The government of South Africa through the Department of Public Works and Infrastructure is planning a refurbishment and upgrades project for several government buildings across the nation. These buildings include the 245 members of parliament residential units in parliamentary villages.
According to the aforementioned department, the housing upgrades will include general building repairs and renovations, electrical installations and replacement of appliances, and structural repairs where required.
The total contract value of the renovations is R88.9 million, based on tenders received. A contractor has already been appointed and the project is expected to be executed in phases, with each phase consisting of 50 units.
Other planned upgrades
The department said that it was also working on a number of other upgrades including the external security enhancements at an estimated cost of R68.68 million. This entails the upgrade of all entrances gates and booms to be mechanically operated and electronically controlled from either new or existing upgraded guardhouses.

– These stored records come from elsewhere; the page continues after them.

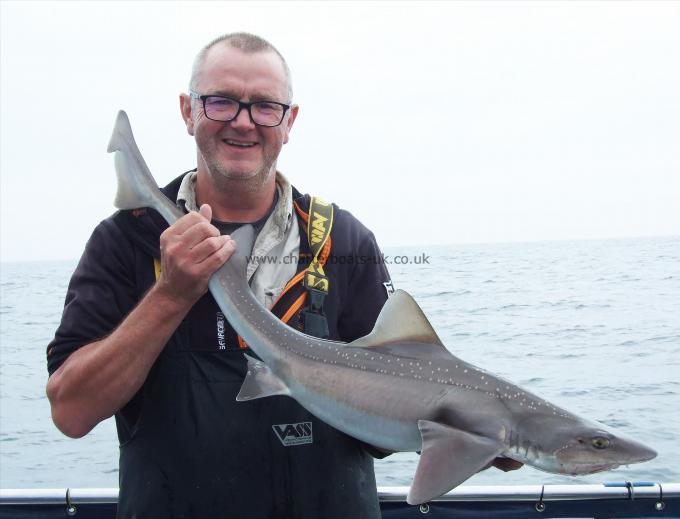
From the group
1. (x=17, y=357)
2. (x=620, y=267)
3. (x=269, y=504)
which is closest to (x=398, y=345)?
(x=269, y=504)

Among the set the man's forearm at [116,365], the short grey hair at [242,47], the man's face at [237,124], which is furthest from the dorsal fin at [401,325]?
the short grey hair at [242,47]

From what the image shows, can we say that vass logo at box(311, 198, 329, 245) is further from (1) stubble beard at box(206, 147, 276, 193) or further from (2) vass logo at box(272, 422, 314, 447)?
(2) vass logo at box(272, 422, 314, 447)

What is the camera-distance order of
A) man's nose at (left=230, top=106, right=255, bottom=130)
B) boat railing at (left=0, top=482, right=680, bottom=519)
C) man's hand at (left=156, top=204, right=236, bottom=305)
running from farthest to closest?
boat railing at (left=0, top=482, right=680, bottom=519) < man's nose at (left=230, top=106, right=255, bottom=130) < man's hand at (left=156, top=204, right=236, bottom=305)

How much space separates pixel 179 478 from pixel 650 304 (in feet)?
70.0

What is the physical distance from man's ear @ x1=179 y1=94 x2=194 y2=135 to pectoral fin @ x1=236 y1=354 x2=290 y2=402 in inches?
44.7

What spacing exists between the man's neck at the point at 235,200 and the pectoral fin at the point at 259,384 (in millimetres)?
771

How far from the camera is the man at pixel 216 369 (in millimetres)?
2674

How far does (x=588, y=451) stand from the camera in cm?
216

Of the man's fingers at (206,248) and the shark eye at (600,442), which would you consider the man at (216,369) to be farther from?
the shark eye at (600,442)

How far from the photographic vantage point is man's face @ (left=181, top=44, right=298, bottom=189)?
2799 mm

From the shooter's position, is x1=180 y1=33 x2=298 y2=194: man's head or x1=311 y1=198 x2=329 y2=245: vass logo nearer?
x1=180 y1=33 x2=298 y2=194: man's head

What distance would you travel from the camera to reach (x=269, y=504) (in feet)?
8.84

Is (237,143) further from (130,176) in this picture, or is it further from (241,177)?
(130,176)

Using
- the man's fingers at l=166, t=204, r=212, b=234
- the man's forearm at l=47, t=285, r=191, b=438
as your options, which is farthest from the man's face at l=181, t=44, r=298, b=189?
the man's forearm at l=47, t=285, r=191, b=438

It also includes the installation of anti-ramming devices to vehicular entrances (retractable bollards where possible), the extension of the existing perimeter fence to meet the SAPS minimum requirements, and construction of structural canopies at all vehicular entrances. The latter includes upgrades of all entry points to the Parliamentary precinct and buildings and upgrading of surveillance equipment in and around the Parliament Precinct.

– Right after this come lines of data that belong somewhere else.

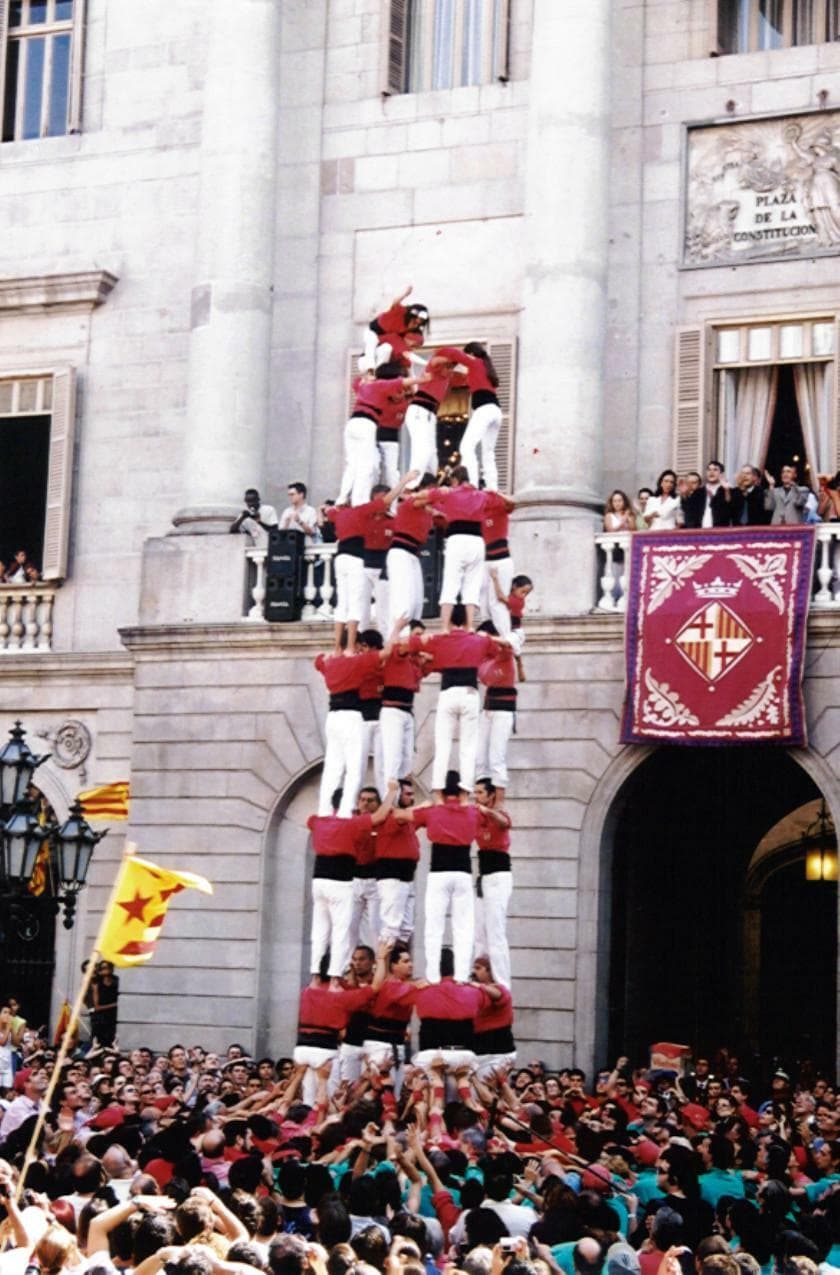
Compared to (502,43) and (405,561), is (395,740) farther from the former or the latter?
(502,43)

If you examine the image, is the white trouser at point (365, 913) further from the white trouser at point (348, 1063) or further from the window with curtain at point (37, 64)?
the window with curtain at point (37, 64)

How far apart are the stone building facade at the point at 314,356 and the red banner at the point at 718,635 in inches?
20.6

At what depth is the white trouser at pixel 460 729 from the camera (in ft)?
81.8

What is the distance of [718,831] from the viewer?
35719mm

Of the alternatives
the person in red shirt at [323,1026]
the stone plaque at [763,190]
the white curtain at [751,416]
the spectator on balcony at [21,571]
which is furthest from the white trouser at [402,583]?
the spectator on balcony at [21,571]

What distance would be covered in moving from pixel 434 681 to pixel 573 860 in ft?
9.02

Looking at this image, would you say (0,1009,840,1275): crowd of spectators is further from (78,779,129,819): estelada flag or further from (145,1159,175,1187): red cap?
(78,779,129,819): estelada flag

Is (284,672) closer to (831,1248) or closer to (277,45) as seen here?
(277,45)

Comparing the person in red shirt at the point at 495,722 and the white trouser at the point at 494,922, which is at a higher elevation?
the person in red shirt at the point at 495,722

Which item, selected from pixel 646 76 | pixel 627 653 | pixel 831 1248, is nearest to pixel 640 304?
pixel 646 76

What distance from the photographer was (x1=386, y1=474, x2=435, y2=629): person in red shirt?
2550 centimetres

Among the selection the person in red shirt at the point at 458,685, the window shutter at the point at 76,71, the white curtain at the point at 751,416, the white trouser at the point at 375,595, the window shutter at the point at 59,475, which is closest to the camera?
the person in red shirt at the point at 458,685

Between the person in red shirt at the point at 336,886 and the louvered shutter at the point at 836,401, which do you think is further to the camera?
the louvered shutter at the point at 836,401

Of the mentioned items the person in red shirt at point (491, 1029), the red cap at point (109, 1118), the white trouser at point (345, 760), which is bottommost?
the red cap at point (109, 1118)
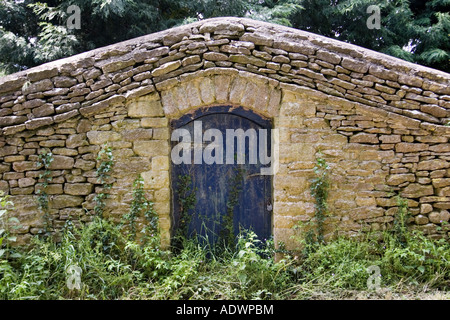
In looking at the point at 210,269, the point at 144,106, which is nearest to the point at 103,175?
the point at 144,106

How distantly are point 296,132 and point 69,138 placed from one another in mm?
3026

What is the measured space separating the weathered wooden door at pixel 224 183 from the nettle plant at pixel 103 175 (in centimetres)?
86

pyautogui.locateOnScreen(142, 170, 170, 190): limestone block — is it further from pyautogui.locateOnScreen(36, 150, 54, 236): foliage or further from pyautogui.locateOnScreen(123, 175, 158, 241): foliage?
Answer: pyautogui.locateOnScreen(36, 150, 54, 236): foliage

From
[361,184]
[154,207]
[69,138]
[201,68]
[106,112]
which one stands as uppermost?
[201,68]

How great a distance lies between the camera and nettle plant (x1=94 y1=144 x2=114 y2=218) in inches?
172

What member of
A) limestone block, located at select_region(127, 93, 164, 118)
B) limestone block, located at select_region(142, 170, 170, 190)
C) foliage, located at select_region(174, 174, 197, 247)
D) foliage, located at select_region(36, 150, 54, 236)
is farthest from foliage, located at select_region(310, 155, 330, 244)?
foliage, located at select_region(36, 150, 54, 236)

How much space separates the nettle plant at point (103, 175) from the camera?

Various kitchens in parliament buildings will also be upgraded at an estimated cost of R25 million. This will include the replacement of kitchen equipment and re-design of kitchens at 90 Plein Street, Marks Building, National Assembly, and Old Assembly.
Disapproval of the proposed project
The proposed renovations have largely been criticized especially by the committee on the financial management of parliament, with MPs pointing to the exorbitant costs as well as the necessity of security measures such as ‘anti-ramming devices’.